Amir Hossein Golshan, 25, was sentenced to eight years in jail by a Los Angeles District Courtroom and ordered to pay $1.2 million in restitution for crimes involving SIM swapping, service provider fraud, assist fraud, account hacking, and cryptocurrency theft.
Golshan pleaded responsible on July 19, 2023, for hijacking the Instagram account of a distinguished social media influencer. He additionally confessed to finishing up a collection of schemes from April 2019 to February 2023.
“From not less than April 2019 to February 2023, Golshan knowingly executed a number of on-line schemes to defraud lots of of victims via varied on-line scams and unauthorized intrusions into victims’ digital accounts, together with social media account takeovers, Zelle fee fraud, and impersonating Apple assist,” reads the U.S. Division of Justice announcement.
“In whole, Golshan’s total scheme precipitated roughly $740,000 in losses to lots of of victims over a number of years.”
Golshan tried to cover his identification through the use of VPN (digital personal community) instruments and a number of account names. Over time, he reportedly honed his craft to orchestrate more and more extra subtle on-line crimes.
By means of social engineering, Golshan satisfied carriers, together with T-Cellular, to switch cellular phone numbers from professional subscribers to his SIM playing cards.

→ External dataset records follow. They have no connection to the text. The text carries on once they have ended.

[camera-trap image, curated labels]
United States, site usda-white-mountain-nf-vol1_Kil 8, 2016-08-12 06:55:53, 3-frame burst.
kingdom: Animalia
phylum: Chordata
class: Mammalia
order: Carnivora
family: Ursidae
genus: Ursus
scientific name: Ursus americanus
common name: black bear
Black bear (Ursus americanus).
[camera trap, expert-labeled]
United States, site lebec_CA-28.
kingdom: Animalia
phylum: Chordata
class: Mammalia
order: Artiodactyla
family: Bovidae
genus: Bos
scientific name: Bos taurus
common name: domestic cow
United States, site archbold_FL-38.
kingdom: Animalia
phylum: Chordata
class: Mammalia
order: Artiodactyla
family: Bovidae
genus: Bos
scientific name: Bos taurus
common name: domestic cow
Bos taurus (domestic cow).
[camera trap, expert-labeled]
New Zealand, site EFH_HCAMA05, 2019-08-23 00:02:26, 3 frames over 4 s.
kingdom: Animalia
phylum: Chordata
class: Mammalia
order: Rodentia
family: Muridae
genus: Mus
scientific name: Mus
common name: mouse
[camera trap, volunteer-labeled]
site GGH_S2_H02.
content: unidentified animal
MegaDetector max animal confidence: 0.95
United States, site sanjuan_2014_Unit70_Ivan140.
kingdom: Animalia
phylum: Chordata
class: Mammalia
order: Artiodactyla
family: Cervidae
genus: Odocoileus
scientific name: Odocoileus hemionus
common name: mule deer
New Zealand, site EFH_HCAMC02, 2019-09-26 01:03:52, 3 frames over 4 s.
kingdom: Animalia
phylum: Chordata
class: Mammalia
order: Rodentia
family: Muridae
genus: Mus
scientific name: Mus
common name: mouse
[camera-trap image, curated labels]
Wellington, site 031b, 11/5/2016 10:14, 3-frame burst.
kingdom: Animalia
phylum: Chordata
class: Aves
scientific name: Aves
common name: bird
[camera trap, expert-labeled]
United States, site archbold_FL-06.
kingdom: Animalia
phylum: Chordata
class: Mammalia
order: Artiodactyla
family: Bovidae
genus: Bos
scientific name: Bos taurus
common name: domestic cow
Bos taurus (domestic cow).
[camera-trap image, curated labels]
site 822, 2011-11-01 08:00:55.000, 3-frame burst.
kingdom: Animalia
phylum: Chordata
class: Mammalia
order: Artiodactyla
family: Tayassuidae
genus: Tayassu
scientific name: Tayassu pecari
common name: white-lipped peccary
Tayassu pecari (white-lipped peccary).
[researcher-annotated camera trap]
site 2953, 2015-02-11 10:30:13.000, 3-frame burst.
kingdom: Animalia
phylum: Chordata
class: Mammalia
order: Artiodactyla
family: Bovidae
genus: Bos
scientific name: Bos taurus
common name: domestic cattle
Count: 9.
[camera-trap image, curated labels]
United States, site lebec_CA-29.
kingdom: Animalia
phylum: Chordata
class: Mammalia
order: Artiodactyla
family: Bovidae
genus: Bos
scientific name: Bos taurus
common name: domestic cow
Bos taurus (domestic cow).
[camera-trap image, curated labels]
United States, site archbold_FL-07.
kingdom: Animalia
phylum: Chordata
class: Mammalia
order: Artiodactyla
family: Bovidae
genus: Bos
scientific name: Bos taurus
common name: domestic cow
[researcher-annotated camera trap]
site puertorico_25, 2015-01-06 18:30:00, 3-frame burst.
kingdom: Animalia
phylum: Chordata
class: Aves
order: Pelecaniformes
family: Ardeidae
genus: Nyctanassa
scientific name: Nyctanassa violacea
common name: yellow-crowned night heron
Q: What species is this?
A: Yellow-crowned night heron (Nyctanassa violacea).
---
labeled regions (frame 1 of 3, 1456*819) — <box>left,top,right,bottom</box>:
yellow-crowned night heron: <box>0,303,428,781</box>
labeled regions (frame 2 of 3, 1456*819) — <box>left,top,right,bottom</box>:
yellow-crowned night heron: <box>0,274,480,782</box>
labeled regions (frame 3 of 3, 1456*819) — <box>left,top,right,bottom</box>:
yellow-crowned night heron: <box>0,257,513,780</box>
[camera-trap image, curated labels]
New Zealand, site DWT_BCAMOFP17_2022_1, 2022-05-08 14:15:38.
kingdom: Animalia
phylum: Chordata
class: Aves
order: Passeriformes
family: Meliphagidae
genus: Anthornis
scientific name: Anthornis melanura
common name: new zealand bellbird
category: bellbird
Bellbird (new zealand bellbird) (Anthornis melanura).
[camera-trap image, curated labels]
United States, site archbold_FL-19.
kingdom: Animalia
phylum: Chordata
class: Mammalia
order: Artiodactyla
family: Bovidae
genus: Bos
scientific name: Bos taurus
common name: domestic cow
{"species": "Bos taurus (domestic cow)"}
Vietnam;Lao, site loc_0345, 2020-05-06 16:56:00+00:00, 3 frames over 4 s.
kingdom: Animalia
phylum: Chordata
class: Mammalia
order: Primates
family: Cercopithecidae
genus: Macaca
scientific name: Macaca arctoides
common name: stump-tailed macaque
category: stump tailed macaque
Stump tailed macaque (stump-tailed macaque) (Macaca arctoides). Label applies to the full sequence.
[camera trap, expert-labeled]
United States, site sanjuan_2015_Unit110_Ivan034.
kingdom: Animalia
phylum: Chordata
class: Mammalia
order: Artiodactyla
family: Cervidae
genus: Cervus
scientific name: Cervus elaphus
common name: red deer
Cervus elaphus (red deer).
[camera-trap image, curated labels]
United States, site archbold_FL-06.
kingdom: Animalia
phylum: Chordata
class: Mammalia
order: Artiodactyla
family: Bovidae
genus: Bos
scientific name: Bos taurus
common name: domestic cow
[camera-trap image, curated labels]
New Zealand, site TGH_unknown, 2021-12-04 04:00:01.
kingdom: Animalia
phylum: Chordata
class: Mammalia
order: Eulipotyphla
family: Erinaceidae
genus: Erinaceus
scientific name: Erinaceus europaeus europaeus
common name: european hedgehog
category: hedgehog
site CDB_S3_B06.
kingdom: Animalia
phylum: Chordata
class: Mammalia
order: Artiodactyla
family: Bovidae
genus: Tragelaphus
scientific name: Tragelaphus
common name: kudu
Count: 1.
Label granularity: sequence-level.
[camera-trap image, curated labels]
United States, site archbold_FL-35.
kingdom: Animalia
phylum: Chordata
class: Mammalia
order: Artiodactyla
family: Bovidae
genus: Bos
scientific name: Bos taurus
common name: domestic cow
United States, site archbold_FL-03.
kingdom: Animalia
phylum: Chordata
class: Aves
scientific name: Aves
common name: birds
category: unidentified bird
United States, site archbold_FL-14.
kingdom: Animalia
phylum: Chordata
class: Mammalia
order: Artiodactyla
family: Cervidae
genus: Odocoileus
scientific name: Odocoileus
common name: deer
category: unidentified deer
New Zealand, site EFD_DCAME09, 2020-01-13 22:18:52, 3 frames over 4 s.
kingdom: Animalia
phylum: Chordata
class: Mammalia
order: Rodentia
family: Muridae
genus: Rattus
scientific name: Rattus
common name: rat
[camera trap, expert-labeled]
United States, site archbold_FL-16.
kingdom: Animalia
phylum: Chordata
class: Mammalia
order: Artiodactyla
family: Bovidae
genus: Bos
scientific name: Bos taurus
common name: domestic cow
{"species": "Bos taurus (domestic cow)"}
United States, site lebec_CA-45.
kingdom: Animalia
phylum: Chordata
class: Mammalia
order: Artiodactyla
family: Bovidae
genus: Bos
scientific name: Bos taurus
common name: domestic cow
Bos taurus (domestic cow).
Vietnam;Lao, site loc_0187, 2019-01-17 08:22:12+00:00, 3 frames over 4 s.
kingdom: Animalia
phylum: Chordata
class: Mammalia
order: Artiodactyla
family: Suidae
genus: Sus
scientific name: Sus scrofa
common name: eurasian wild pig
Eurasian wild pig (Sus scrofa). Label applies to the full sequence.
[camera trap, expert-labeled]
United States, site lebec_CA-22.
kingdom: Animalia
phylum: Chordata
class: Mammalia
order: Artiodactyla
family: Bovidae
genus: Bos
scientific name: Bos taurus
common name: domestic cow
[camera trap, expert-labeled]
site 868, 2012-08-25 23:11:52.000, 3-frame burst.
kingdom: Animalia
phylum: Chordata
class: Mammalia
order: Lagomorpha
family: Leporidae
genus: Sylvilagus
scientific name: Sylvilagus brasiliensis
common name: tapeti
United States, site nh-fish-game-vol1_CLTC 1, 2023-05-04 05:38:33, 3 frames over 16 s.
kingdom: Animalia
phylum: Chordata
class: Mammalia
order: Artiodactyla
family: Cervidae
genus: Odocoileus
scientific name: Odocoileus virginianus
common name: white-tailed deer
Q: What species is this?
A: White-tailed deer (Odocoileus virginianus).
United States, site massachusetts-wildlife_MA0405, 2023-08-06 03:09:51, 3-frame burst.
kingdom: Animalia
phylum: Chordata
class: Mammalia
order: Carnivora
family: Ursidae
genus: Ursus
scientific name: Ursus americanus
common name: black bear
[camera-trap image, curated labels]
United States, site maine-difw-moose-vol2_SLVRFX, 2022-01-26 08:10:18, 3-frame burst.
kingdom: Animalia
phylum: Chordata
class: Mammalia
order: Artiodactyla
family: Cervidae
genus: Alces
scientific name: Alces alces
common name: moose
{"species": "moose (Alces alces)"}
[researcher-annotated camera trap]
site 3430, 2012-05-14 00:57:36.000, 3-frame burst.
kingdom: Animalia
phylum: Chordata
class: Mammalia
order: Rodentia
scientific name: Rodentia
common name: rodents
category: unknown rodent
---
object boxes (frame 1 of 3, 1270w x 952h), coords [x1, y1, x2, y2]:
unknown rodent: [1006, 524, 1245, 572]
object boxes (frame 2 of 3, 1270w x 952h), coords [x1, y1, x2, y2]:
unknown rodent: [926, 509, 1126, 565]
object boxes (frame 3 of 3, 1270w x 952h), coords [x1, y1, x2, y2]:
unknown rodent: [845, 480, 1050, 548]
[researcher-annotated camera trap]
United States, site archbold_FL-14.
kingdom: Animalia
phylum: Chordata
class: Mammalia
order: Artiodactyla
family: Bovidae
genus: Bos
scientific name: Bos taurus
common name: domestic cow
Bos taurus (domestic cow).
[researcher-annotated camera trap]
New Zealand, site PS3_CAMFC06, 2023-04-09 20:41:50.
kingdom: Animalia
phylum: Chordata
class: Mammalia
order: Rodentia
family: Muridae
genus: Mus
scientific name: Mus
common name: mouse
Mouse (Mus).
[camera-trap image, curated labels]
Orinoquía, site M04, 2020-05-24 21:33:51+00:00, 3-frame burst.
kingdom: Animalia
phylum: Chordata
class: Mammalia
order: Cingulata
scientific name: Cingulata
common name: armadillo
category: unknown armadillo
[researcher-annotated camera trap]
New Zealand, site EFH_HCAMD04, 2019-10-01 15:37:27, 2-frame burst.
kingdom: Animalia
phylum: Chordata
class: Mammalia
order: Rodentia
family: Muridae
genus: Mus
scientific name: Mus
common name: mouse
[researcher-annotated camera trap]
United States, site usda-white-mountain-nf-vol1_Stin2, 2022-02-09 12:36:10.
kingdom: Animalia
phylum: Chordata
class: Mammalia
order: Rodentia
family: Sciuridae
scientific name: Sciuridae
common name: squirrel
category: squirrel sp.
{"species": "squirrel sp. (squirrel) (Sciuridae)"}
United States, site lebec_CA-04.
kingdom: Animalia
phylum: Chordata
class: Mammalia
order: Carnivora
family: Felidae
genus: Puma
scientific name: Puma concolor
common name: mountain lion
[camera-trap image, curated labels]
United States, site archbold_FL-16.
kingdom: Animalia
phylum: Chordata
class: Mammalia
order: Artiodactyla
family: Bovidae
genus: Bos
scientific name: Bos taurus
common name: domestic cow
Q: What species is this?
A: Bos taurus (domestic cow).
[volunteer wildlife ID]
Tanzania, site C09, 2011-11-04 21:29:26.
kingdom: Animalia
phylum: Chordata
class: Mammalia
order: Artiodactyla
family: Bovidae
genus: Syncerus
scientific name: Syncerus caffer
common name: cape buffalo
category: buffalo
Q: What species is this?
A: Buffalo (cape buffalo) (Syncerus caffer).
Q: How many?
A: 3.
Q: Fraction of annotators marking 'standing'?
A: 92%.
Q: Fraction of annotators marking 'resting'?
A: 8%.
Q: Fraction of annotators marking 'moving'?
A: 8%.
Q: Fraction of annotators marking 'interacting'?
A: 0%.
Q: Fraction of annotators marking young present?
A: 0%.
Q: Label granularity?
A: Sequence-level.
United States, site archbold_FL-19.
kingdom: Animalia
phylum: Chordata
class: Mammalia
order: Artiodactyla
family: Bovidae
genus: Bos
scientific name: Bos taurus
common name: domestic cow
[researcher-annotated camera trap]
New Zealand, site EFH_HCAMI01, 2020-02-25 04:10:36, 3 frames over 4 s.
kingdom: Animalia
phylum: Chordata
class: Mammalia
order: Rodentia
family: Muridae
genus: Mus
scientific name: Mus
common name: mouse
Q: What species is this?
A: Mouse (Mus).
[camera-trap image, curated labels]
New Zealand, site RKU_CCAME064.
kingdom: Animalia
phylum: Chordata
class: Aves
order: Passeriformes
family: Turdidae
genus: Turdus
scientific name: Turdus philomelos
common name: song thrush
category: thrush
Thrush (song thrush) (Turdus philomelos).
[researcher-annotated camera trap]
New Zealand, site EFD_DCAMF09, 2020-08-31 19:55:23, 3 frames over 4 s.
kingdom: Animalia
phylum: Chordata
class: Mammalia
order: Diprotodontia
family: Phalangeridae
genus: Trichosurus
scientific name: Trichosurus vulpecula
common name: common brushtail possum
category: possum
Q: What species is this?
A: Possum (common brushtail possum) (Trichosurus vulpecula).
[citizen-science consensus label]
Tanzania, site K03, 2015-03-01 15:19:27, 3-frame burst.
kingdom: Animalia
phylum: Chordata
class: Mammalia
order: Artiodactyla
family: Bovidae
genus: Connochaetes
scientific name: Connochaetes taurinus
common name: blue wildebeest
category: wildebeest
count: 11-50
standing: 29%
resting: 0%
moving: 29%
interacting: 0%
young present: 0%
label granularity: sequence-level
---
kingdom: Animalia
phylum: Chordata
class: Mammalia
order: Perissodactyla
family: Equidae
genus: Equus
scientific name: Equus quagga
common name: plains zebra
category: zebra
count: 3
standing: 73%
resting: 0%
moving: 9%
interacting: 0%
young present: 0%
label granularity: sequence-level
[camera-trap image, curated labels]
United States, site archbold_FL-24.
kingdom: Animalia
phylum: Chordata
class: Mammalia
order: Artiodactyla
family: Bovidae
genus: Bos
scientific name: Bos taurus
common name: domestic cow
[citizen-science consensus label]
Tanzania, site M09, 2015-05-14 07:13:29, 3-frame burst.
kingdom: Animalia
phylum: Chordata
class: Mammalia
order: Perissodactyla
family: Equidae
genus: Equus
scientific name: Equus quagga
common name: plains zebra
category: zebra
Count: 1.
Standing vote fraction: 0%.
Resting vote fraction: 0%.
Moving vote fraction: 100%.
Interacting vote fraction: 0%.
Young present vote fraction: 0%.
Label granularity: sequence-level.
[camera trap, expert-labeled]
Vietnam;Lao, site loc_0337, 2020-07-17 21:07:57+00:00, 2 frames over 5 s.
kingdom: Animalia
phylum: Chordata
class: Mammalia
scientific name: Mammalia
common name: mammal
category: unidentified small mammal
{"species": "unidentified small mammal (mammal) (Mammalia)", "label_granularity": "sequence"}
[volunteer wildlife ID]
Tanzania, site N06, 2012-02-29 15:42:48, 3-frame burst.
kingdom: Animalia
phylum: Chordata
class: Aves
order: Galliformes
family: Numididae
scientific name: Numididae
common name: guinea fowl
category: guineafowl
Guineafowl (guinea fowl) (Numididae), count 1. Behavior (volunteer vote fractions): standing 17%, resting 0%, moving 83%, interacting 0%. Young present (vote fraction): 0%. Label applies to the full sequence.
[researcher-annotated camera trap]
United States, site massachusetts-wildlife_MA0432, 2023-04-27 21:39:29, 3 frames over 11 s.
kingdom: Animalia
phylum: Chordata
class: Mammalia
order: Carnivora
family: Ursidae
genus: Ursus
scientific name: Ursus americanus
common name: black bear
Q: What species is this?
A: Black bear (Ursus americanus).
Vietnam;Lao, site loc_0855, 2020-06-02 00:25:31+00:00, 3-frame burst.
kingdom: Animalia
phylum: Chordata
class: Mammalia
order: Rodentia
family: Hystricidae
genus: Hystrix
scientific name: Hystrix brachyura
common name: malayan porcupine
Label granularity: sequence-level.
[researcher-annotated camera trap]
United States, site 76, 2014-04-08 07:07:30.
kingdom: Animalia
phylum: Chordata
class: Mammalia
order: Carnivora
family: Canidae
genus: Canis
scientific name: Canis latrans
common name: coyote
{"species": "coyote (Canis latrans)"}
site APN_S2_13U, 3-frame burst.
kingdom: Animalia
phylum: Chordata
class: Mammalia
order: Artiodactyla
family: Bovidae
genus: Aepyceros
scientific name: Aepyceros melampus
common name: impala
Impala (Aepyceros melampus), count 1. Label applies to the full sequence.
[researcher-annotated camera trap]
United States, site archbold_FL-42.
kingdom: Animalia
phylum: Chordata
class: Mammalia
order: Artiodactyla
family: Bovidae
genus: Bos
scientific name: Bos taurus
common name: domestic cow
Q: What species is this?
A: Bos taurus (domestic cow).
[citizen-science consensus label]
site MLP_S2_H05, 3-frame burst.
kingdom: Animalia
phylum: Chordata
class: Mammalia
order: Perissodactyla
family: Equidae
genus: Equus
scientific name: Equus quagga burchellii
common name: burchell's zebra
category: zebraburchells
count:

This allowed him to bypass SMS-based two-factor authentication (2FA) and hijack social media accounts.
In a single high-profile case from December 2021, he hijacked the Instagram account of a Los Angeles-based mannequin via SIM swapping after contacting her from a hijacked pal’s account.
Subsequent, he abused his entry to the account through the use of it to message lots of her buddies, asking them to ship cash to Zelle and PayPal accounts he managed.
Moreover, Golshan extorted the mannequin for $2,000, threatening to delete the social media account he had hijacked.
In different circumstances, Golshan marketed Instagram verification companies, duping victims into sending him funds starting from $300 to $500 in change for a verification badge on their accounts.
By means of the above schemes, it’s estimated that Golshan made $82,000 from roughly 500 victims.
Later, in August 2022, the prolific scammer posed as Apple Assist personnel to achieve unauthorized entry to Apple iCloud accounts.
He deceived victims into believing he would improve their account safety, tricking them into sharing their six-digit safety code, enabling the scammer to bypass present protections.
By accessing different individuals’s iCloud storage, Golshan was capable of steal digital property, together with $319,000 value of NFTs and $70,000 value of cryptocurrency. The scammer resold these property on an NFT market inside 24 hours for $130,000.
To defend in opposition to SIM swapping assaults, activate quantity porting safety in your provider, use a bodily safety key or authenticator app as a substitute of SMS, and restrict the delicate data you share on-line.
The Federal Communications Fee (FCC) has not too long ago adopted new guidelines to guard shoppers from SIM-swapping assaults, making fraudulent quantity transfers tougher.